A fine study of trench warfare
Journey’s End 12A cert, 108 min
Dir Saul Dibb Starring Sam Claflin, Paul Bettany, Asa Butterfield, Toby Jones, Stephen Graham, Tom Sturridge
RC Sherriff famously drew on his own experiences in the trenches to write Journey’s End, his much-revived, regularly taught 1928 play set on the tense eve of 1918’s Spring Offensive. That first-hand authenticity is what has kept the play alive for nearly a century. It’s been filmed several times – from as far back as 1930 – but Saul Dibb’s new version is the first for decades, offering a trip back down into the Stygian depths of a dugout where six men do daily battle against a mix of boredom and terror.
A fair bit of Sherriff ’s text has been pruned – bye-bye Captain Hardy’s earwig races – to make space for this film to get out into the trenches, so it can simulate mortar blasts and capture the soldiers’ white-knuckle trepidation before going over the top. On its modest budget, the film isn’t aiming for the epic scale of, say, War Horse. And in fact, the strength of the piece depends still on its confinement: the claustrophobia of the setting has an eerie, gaseous power that risks being dissipated when we go up for fresh air.
The Cumberbatches, Redmaynes and Hiddlestons of this world were all sought in vain to star, after David Grindley’s highly acclaimed 2004 stage production put the play back on the map. But Dibb hasn’t settled for second-rate alternatives by any means.
Sam Claflin, as the broken, alcoholic Captain Stanhope, gives us a commanding study in despair, his zeal blighted by everything he’s seen, every new order from the unyielding chain of command.

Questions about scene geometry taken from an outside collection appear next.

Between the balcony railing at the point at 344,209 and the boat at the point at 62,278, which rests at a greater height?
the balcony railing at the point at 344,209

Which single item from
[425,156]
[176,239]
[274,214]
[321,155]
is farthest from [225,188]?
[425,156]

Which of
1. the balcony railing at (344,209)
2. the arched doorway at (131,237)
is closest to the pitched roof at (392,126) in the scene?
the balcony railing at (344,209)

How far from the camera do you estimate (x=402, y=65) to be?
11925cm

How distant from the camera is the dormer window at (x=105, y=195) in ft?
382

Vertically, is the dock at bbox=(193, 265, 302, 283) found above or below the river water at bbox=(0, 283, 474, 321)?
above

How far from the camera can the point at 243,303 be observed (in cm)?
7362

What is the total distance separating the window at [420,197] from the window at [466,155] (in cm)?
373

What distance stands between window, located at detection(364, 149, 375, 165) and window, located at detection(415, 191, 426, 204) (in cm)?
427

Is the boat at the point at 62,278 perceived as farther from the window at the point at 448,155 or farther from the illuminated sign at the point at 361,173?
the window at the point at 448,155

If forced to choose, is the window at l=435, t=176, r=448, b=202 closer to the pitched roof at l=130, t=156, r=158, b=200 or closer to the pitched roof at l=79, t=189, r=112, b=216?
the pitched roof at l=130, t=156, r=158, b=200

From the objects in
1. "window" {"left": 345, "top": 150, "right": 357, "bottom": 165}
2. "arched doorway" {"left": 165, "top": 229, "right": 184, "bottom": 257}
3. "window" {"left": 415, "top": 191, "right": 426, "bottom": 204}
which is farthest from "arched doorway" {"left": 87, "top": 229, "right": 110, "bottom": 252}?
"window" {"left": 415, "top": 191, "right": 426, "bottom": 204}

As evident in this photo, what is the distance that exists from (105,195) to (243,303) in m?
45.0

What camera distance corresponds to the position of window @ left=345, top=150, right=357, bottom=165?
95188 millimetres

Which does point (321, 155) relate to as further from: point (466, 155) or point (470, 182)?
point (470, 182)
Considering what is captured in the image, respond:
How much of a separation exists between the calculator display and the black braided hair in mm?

Gluing the unit together amid his sodden tantrums is the avuncular schoolteacher Osborne, his second-in-command. This is an excellent use of Paul Bettany: wise, fatigued, but knuckling down to his main job in the circumstances, which is finding every possible way to massage the other men’s morale.
As the freshly recruited Lieutenant Raleigh, Asa Butterfield arrives bushy-tailed at the start, and is the right actor to suggest an innocence slowly being chipped away by encroaching nerves. The role is a little hoary, maybe – it’s one of Sherriff ’s most obvious devices to show the toll trench warfare quickly took on such greenhorns.
Trying to escape their stock types is the job facing everyone here – a task that the interestingly classless Toby Jones ticks off nicely as the affable cook, Mason, and which Tom Sturridge struggles with a little as Hibbert, the panic-stricken malingerer. Sixth and by no means least is Stephen Graham, whose weathered face and stout frame make him perhaps the most convincing of the lot as a physical type you could well imagine on the Western Front.
Not everything is slickly achieved – a key raid on the German trenches is confusingly edited, one sudden loss mismanaged. But the sickly light pouring into the digs feels exactly right, and the long takes of photographer Laurie Rose (High‑rise) give us as little respite from the stomach-rumbling environment as the men get themselves.
Perhaps the play’s overfamiliarity is the one thing holding this back in the end: you’re expecting it to cross the barrier from solid to gut-wrenching, and that never quite happens. Its lack of pushiness is commendable, in a way – it could have easily sunk into hectoring melodrama. If there’s something holiday-schoolwork-ish about it – very decent, not quite urgent – some wonderfully acted moments carry the day.